High interest rates and slow economic growth have contributed to an increase in defaults, which is indicative of persistent financial difficulties in practically every sector of the economy. Political unpredictability and economic uncertainty hindered progress in every sector in 2023.
The greatest defaulter, according to data covering December 2022 to December 2023, was the textile sector, which made a substantial contribution to the overall amount of non-performing loans (NPLs), which increased from Rs924.04 billion in 2022 to Rs994.82 billion by the end of 2023. This increase indicates a 7.6% increase in non-performing loans, underscoring the unsettling year the economy had.

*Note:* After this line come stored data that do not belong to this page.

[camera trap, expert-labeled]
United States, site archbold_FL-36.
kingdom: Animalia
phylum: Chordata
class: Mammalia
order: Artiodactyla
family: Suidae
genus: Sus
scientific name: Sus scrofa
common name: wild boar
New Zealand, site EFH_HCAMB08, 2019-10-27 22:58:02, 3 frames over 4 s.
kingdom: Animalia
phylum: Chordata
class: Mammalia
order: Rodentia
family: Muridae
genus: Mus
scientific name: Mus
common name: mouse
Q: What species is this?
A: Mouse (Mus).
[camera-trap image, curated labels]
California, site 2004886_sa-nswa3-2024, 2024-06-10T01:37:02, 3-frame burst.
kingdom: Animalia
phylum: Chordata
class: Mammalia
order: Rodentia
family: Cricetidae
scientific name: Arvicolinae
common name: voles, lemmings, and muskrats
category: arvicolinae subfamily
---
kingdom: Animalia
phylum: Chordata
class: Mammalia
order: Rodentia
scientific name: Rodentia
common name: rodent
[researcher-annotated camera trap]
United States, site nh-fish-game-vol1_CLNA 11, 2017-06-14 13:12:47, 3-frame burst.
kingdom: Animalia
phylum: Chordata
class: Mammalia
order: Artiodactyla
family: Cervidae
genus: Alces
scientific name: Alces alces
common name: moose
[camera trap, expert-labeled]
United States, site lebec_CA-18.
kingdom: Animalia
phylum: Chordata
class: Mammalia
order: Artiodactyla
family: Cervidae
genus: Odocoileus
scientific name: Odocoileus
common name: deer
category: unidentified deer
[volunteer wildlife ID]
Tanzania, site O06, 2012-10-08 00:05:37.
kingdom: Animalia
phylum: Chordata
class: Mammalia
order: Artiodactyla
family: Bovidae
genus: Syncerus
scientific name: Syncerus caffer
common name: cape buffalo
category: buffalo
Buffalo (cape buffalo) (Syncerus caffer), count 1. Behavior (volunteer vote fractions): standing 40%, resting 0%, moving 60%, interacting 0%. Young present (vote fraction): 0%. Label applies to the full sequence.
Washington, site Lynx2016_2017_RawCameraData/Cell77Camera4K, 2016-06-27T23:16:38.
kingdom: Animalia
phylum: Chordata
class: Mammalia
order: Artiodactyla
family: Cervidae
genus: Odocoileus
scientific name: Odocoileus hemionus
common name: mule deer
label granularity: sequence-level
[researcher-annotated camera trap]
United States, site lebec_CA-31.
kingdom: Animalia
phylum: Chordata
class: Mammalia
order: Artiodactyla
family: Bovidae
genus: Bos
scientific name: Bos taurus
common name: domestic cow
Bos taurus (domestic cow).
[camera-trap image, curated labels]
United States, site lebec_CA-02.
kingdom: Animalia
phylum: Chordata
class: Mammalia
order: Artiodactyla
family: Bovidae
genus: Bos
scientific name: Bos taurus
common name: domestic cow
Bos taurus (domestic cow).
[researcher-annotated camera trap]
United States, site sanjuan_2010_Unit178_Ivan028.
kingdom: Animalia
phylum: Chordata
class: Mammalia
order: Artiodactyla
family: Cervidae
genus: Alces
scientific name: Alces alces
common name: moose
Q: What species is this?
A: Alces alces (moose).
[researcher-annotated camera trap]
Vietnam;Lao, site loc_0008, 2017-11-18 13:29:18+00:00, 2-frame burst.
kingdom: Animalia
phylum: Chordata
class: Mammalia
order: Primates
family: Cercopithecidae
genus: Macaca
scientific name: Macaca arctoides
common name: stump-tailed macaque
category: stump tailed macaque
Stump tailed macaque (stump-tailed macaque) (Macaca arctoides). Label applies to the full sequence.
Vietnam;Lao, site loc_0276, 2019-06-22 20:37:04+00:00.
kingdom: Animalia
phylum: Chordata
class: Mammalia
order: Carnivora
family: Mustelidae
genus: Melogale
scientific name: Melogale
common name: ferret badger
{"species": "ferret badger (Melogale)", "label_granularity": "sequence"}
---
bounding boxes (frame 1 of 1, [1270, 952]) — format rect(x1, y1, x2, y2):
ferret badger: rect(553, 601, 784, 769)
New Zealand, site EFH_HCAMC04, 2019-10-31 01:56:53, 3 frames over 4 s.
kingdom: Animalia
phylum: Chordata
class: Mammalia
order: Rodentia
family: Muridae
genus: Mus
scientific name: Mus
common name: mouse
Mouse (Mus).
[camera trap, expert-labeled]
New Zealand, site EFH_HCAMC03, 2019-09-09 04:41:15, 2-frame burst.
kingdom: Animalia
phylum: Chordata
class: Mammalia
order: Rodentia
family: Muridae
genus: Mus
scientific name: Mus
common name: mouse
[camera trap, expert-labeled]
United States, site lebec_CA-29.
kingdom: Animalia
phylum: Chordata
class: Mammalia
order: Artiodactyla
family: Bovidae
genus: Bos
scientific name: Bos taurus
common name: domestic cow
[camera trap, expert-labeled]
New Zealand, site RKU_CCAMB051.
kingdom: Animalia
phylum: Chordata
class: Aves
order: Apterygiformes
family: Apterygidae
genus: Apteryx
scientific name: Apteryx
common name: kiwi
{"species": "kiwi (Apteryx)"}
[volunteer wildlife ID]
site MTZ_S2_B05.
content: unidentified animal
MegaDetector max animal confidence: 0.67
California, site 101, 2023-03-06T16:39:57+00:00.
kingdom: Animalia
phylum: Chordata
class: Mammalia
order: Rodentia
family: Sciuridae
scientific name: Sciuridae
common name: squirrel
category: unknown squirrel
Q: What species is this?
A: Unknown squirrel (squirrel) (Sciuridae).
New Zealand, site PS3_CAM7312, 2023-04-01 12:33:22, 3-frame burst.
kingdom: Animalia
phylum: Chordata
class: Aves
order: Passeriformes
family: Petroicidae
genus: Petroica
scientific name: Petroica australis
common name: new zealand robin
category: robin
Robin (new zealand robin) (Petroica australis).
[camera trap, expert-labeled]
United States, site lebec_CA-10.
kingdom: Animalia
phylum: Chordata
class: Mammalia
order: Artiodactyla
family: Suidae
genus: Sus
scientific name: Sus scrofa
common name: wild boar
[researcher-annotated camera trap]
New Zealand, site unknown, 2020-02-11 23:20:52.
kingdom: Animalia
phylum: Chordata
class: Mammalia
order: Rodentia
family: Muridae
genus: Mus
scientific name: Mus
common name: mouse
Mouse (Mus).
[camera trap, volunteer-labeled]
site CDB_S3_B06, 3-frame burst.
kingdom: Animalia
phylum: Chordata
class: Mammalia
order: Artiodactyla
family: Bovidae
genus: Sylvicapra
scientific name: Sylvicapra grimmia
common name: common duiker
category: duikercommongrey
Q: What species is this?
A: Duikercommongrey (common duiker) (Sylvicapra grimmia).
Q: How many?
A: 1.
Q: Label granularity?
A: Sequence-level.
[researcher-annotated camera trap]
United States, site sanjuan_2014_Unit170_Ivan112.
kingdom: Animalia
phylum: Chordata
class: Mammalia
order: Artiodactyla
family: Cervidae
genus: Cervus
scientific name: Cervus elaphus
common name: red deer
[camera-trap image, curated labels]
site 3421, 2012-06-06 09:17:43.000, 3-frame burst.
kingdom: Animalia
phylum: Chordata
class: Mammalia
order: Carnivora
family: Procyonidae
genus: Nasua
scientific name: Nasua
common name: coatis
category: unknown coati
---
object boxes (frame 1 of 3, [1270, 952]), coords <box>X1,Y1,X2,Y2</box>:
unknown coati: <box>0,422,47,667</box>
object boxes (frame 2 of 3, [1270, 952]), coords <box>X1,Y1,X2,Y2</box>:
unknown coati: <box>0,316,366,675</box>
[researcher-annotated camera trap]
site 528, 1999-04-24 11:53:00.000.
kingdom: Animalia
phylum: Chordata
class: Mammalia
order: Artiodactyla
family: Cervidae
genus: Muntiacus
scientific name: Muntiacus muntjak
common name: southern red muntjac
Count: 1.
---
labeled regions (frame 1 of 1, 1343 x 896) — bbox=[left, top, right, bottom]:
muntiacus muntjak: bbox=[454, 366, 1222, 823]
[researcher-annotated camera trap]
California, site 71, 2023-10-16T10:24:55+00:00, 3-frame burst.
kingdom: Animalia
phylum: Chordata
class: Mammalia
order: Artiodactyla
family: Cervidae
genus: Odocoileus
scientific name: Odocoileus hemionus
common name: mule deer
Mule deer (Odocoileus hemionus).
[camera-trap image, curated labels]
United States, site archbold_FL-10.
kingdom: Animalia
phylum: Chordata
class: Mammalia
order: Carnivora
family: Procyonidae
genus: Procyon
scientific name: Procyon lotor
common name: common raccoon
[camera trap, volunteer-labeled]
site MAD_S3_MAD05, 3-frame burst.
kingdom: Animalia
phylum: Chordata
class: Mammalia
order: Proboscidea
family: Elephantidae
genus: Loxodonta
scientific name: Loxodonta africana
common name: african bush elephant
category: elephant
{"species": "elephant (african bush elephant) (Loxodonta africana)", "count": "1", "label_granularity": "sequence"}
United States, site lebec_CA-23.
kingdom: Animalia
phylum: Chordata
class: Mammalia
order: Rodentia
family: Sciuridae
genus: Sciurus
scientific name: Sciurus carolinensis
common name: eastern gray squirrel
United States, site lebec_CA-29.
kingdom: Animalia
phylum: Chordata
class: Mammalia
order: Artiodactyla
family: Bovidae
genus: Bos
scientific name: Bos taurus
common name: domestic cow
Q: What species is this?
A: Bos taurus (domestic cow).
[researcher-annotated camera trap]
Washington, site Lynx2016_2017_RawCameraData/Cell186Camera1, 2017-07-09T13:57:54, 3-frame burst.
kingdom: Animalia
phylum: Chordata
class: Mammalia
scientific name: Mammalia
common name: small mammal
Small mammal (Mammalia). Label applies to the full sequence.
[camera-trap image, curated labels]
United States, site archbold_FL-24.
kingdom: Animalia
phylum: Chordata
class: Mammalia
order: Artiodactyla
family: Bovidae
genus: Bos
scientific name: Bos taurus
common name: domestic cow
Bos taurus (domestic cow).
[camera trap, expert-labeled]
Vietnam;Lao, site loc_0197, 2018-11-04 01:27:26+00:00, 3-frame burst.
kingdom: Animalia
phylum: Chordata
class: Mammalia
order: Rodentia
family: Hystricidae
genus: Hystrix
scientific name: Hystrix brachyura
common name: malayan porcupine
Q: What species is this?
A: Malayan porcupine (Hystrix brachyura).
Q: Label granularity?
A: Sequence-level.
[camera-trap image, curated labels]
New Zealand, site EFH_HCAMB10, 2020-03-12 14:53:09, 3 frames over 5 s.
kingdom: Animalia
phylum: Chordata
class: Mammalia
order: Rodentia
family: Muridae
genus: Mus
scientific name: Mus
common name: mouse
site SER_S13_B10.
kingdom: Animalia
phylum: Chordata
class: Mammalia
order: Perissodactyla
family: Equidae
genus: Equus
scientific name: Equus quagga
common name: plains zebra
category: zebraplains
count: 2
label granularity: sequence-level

Non-performing loans rose by Rs18 billion in the textile industry alone during the year, to a total of Rs182 billion.
This industry, which is important as the biggest export earner for the nation and a significant borrower, has been especially vociferous through the All Pakistan Textile Mills Association. The group claims that the government’s record interest rates of 22 percent and hefty utility prices seriously hinder its ability to compete in international markets.
In addition, the amount of money borrowed by the private sector from banks fell sharply, from Rs1,329 billion in the previous fiscal year to just Rs208 billion in 2023, as businesses were put off by the expensive terms and increased risks.
Increases in non-performing loans were also recorded by the automobile and agricultural sectors. Due to high interest rates and ongoing economic instability, defaults in the car sector grew to Rs19.3 billion, while defaults in the agribusiness sector increased to Rs65.9 billion.
Regarding the SBP’s potential interest rate cut in its upcoming monetary policy announcement, which is scheduled on April 29, bankers and analysts are cautiously optimistic.
The business community, however, is still skeptical that the economy can be revived with a 100–200 basis point cut. Many are calling for a large reduction, arguing that rates have to be decreased to 10–15 percent in order to lower operating expenses and promote economic recovery.